What is asked -
Please set out the part of the rows that opens with the line containing "Which is the" and closes with the line containing "Which is higher", both included, as a JSON list of strings with one string per line. Skip blank lines and leave the pictures out.
───── Input material
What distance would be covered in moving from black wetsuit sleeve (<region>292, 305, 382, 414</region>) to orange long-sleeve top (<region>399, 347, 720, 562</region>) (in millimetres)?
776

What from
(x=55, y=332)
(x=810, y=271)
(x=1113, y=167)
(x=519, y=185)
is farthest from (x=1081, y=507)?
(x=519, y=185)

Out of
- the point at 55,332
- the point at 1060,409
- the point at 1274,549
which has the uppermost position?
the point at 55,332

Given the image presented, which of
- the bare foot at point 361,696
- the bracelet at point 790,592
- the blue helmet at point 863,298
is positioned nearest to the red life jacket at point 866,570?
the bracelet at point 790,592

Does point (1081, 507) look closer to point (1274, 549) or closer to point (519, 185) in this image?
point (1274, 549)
──────────
───── Input material
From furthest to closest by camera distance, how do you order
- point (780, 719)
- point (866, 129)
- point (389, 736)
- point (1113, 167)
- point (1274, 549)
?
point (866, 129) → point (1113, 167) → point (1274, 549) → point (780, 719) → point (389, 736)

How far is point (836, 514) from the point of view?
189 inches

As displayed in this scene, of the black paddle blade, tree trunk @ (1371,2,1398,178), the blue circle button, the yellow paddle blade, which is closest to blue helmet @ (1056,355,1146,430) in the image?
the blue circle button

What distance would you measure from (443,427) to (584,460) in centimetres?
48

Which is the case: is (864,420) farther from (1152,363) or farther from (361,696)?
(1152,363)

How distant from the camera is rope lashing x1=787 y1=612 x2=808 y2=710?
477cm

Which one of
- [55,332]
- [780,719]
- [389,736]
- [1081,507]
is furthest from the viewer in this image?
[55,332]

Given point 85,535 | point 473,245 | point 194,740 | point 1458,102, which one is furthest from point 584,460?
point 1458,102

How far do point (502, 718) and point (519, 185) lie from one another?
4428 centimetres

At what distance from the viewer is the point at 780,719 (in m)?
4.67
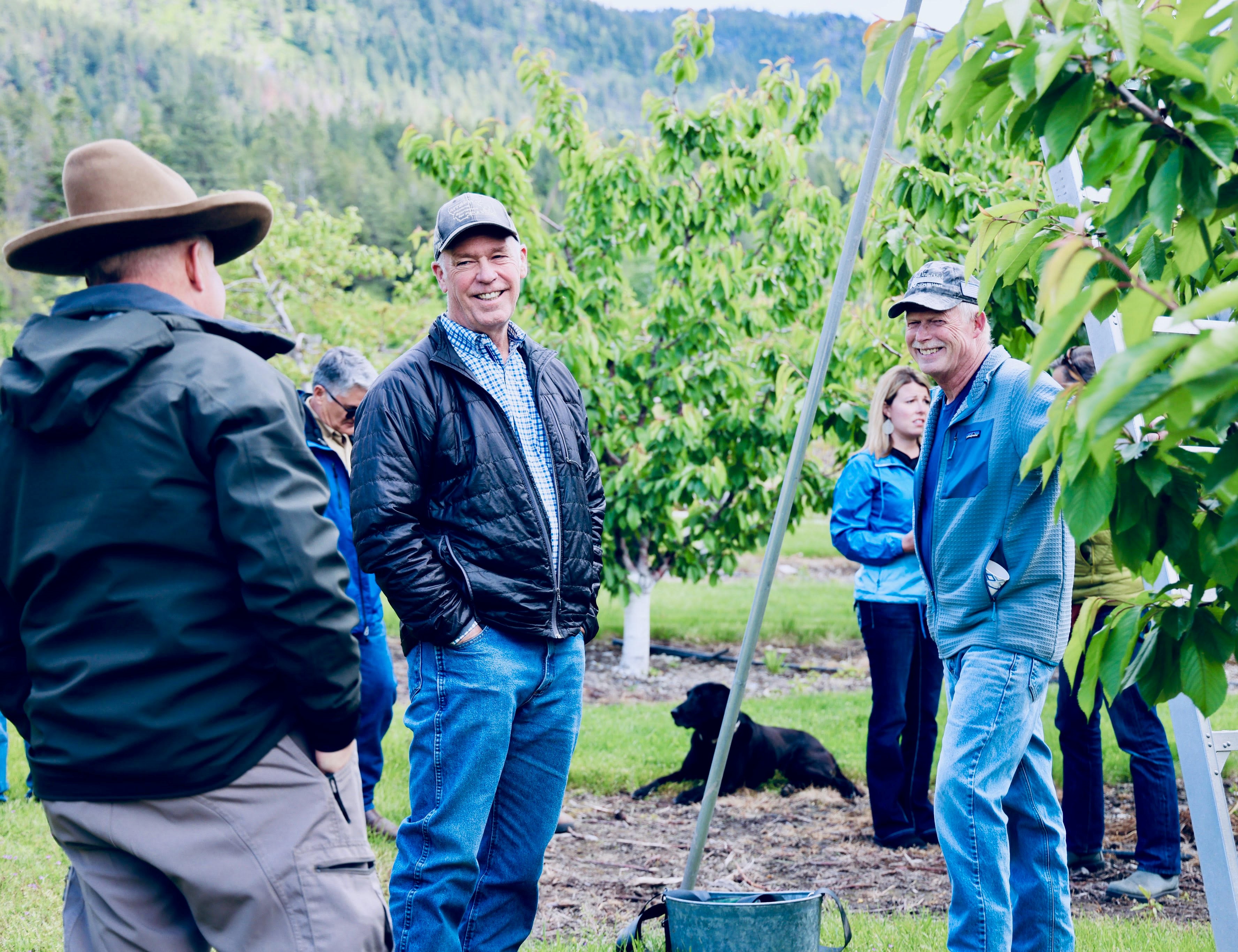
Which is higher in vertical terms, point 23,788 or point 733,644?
──────────
Output -
[
  "Which is the case: is (864,420) farther from (1152,363) or farther from (361,696)?",
  "(1152,363)",
  "How distant from the camera is rope lashing x1=787 y1=612 x2=808 y2=710?",
  "477cm",
  "Which one of",
  "- [55,332]",
  "- [780,719]",
  "- [389,736]",
  "- [1081,507]",
  "is furthest from the viewer in this image?",
  "[55,332]",
  "Given point 85,535 | point 473,245 | point 194,740 | point 1458,102, which one is furthest from point 584,460?",
  "point 1458,102",
  "How far do point (502, 718) and point (519, 185) lie from one another?",
  "4428 centimetres",
  "At what distance from the viewer is the point at 780,719 (in m)?",
  "4.67",
  "Which is higher in vertical terms, point 23,788 or point 733,644?"
]